#### Exercise 1:
List every phrase that appears inside quotation marks in the reader letters below.

#### Document extract:

^^^^^^^^^^^^^^^^

Dear Mr. GK,
I am rounding to 62. You have 20 on me. We are the same. You are my sage. I will take my hints from you and get the most sap I can muster out of the jug.
Thank you for giving me a large outlook on life.
Thomas Swenson
I never heard that phrase “sap out of the jug.” Did you invent that? Are you from maple syrup people? As far as sagacity goes, I will appear more sage to you if you ignore my blundering middle years, but that’s okay. I’m sure you can separate the gold from the dross. GK
I’m really glad they figured out how to keep your ticker going with one of Wilbur’s relatives. I just retired (forty years of teaching public school music will really give you an education) and like Jimmy Buffett said a few months ago, “This aging thing is NO JOKE!” I’m getting some insights into this like you and Jimmy have. Kind of like one of your book characters who said something along the line of “Life isn’t for the timid.”

^^^^^^^^^^^^^^^^

#### Exercise 2:
Copy the entries below the reader letters, everything from the line containing "Standard King Room with Sofa Bed" down to the line containing "JERSEY LOCAL SELECCIÓN".

#### Raw data:

^^^^^^^^^^^^^^^^

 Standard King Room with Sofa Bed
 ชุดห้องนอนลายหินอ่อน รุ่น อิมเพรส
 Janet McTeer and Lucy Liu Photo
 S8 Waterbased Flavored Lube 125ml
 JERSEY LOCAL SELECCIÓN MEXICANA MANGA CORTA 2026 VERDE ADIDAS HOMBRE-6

^^^^^^^^^^^^^^^^

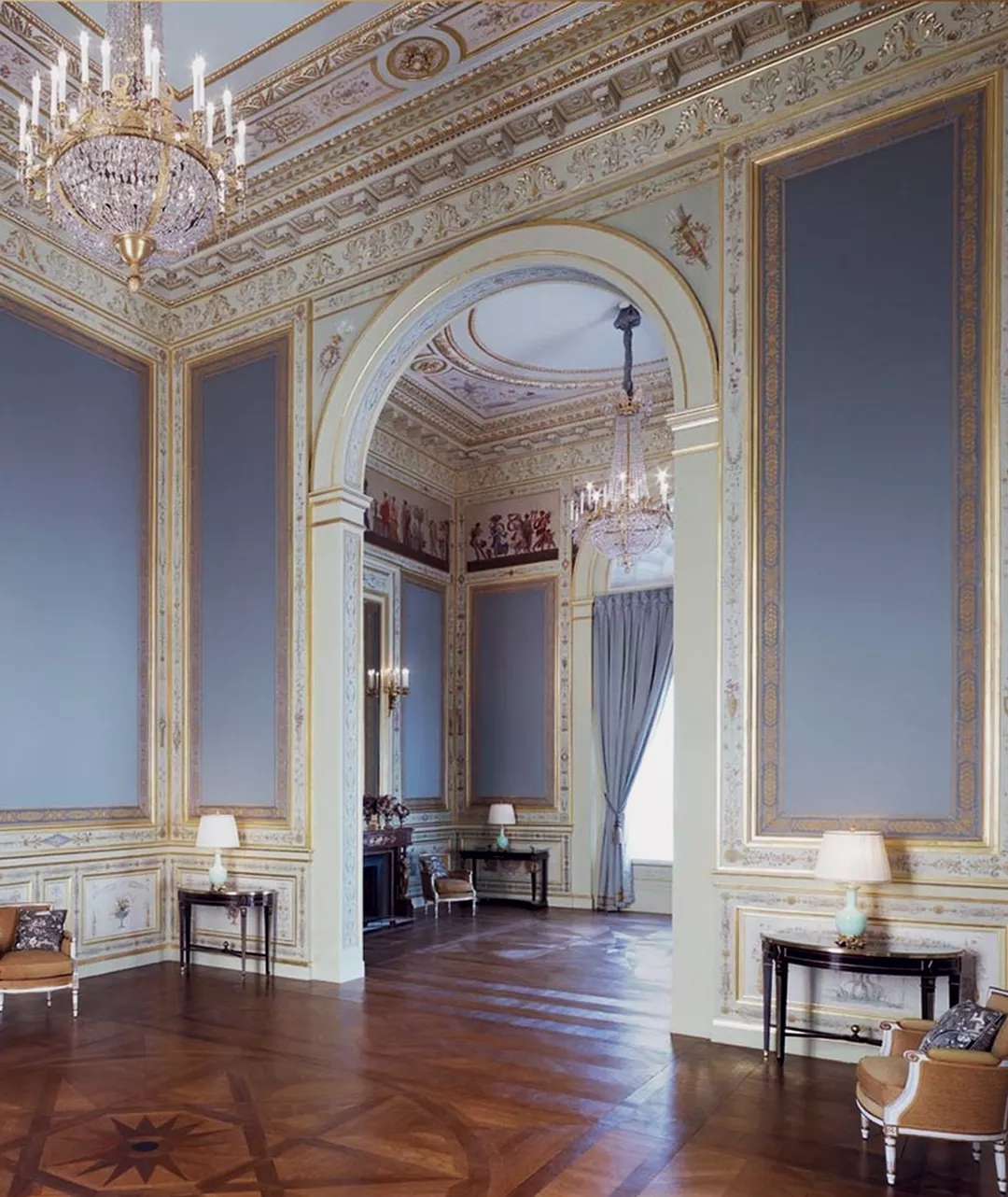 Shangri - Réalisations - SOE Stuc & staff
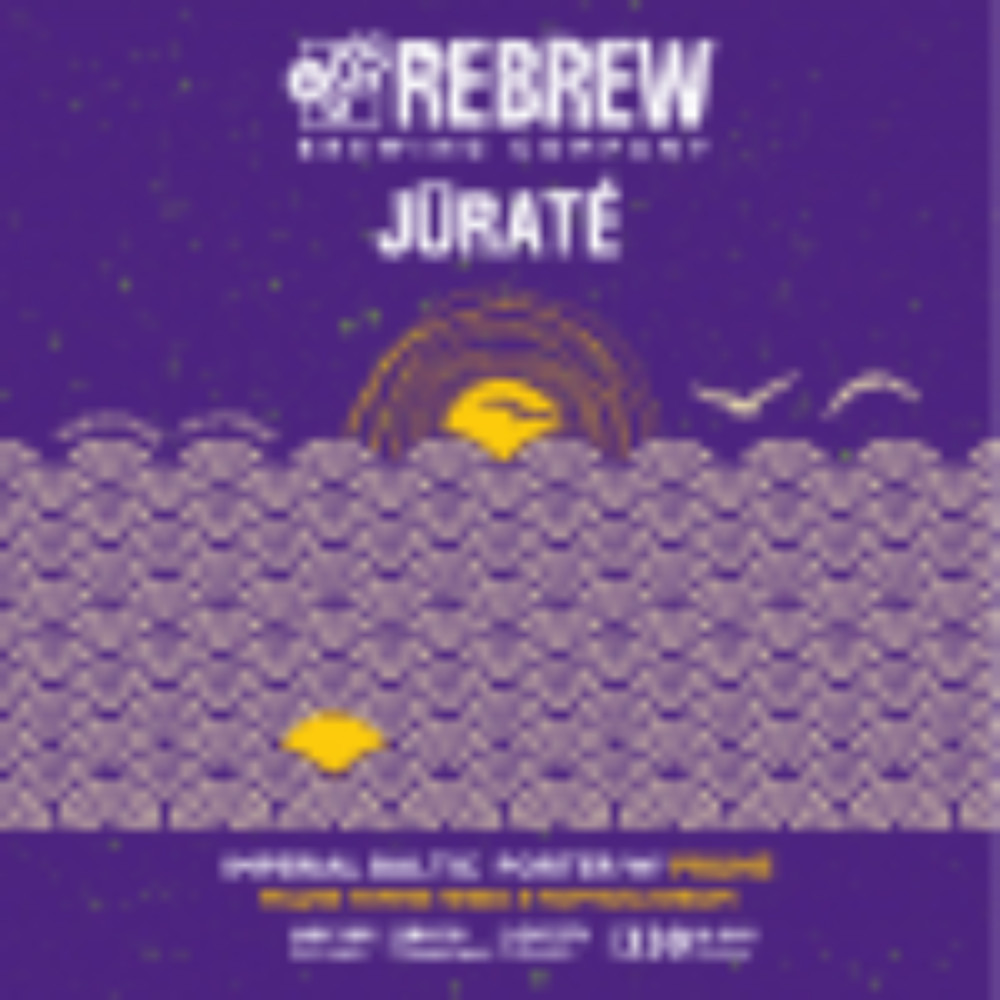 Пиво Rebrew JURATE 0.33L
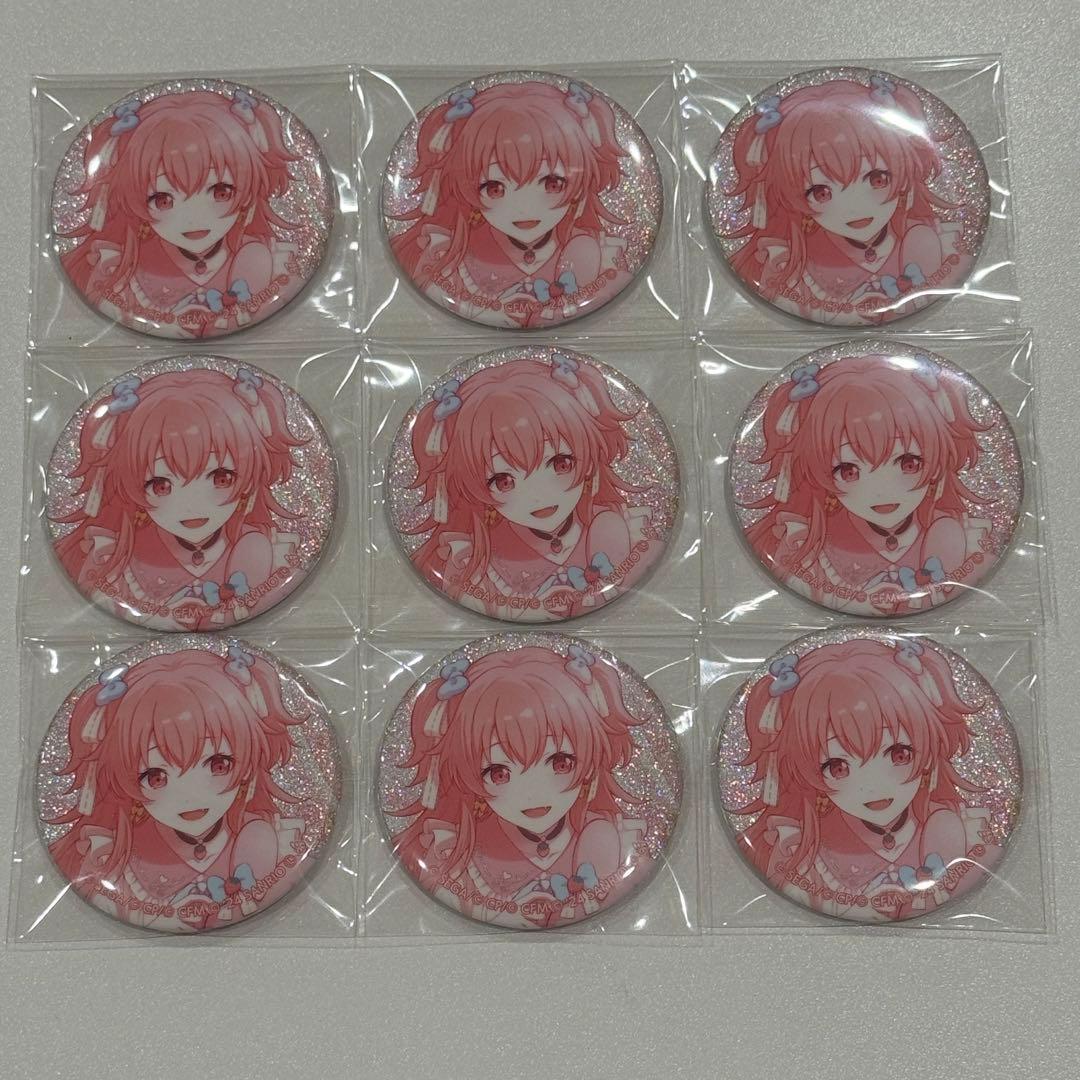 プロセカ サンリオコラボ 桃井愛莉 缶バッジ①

^^^^^^^^^^^^^^^^

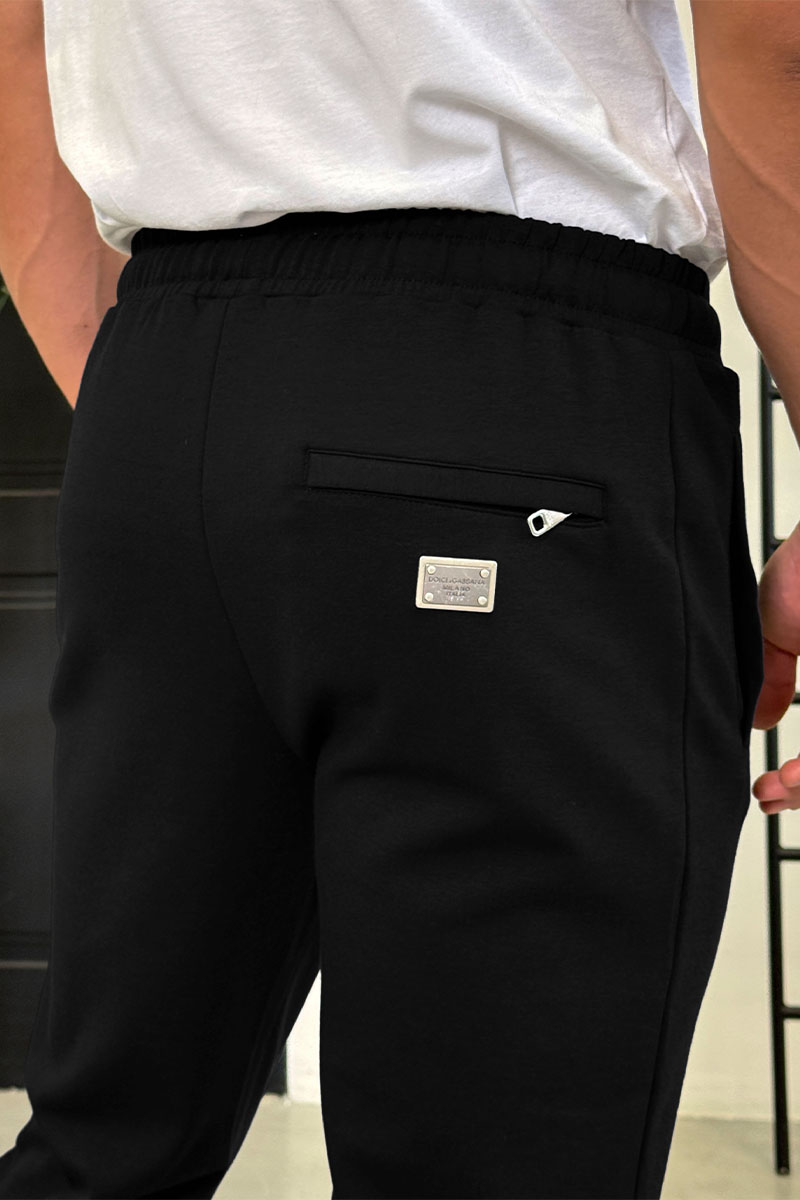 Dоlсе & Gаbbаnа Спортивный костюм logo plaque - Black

^^^^^^^^^^^^^^^^

#### Task result 1:
- "sap out of the jug."
- "This aging thing is NO JOKE!"
- "Life isn't for the timid."

#### Task result 2:
 Standard King Room with Sofa Bed
 ชุดห้องนอนลายหินอ่อน รุ่น อิมเพรส
 Janet McTeer and Lucy Liu Photo
 S8 Waterbased Flavored Lube 125ml
 JERSEY LOCAL SELECCIÓN MEXICANA MANGA CORTA 2026 VERDE ADIDAS HOMBRE-6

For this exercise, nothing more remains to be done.